-- begin --

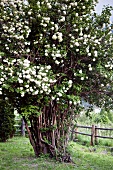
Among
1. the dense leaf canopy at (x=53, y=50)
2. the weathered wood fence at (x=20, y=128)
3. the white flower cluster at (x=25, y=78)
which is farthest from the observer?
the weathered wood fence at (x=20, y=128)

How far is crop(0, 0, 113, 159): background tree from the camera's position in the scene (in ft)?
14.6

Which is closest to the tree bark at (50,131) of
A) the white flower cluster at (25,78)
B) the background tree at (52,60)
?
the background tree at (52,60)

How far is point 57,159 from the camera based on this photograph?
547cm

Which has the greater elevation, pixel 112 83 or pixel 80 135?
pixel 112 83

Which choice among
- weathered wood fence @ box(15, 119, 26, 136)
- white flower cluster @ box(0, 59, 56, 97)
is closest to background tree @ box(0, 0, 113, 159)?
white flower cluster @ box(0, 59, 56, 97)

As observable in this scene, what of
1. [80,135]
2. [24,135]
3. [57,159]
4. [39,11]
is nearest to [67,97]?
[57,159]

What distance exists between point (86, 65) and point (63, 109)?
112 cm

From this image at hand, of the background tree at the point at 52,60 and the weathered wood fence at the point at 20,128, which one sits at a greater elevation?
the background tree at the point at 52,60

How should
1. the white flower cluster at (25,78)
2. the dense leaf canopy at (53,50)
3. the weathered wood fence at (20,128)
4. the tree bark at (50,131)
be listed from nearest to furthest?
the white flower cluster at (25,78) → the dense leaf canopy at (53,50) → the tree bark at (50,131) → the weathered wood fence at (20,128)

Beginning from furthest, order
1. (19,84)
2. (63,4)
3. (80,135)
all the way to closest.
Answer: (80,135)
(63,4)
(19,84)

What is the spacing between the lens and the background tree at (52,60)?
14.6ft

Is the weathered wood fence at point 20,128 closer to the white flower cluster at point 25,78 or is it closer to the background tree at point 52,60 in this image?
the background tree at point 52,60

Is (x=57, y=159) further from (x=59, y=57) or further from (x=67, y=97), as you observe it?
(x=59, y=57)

-- end --
-- begin --

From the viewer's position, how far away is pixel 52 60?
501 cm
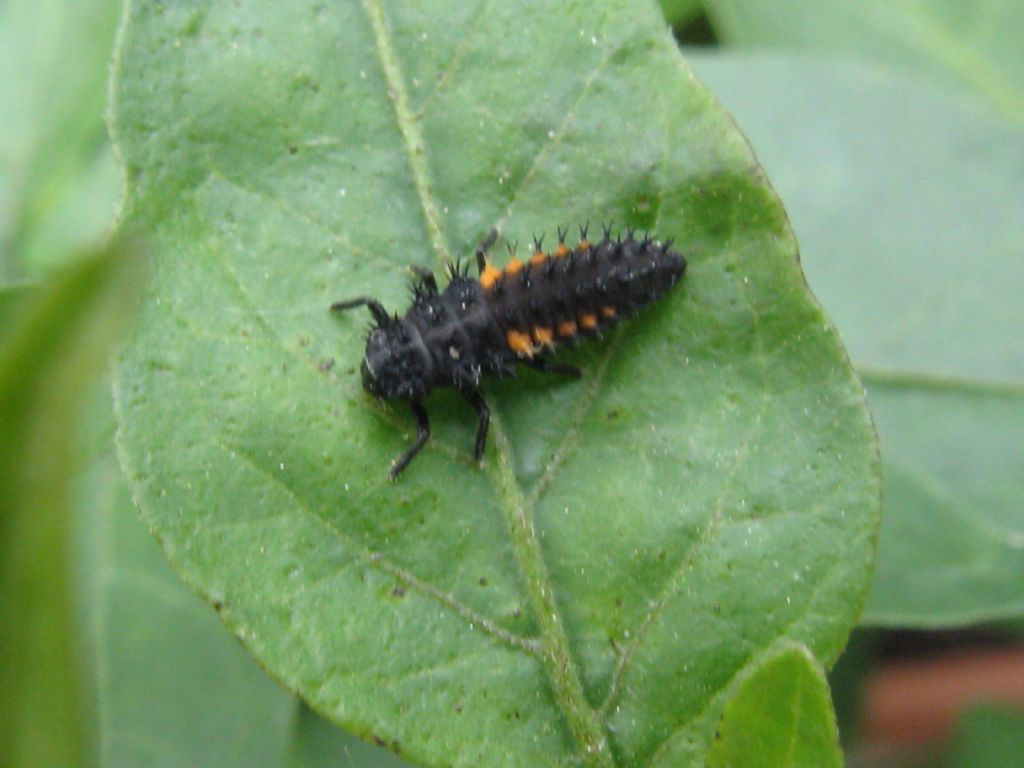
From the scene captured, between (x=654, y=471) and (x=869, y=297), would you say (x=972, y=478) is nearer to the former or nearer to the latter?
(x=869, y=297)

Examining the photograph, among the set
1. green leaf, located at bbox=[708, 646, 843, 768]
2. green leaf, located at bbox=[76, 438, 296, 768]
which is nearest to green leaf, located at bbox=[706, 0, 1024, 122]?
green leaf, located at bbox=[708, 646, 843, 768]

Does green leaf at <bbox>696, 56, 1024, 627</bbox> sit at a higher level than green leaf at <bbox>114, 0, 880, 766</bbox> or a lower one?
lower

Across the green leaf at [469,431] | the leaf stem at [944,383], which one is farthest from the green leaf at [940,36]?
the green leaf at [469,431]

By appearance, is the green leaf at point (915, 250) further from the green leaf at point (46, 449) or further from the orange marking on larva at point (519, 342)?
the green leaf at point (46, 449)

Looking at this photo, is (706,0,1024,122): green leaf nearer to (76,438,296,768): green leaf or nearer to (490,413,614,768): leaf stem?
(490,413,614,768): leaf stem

-- end --

# Task to complete:
Gather every line in the listing above that contains the word "weathered", matching case exactly.

# Exercise solution:
2. the weathered wood fence at (x=20, y=128)
the weathered wood fence at (x=20, y=128)
- weathered wood fence @ box(15, 119, 26, 136)
From this image at hand, of the background tree at the point at 52,60 and the weathered wood fence at the point at 20,128, which one sits at a greater elevation?
3. the weathered wood fence at (20,128)
the white flower cluster at (25,78) → the dense leaf canopy at (53,50) → the tree bark at (50,131) → the weathered wood fence at (20,128)
Is the weathered wood fence at point 20,128 closer to the white flower cluster at point 25,78 or is it closer to the background tree at point 52,60 in this image?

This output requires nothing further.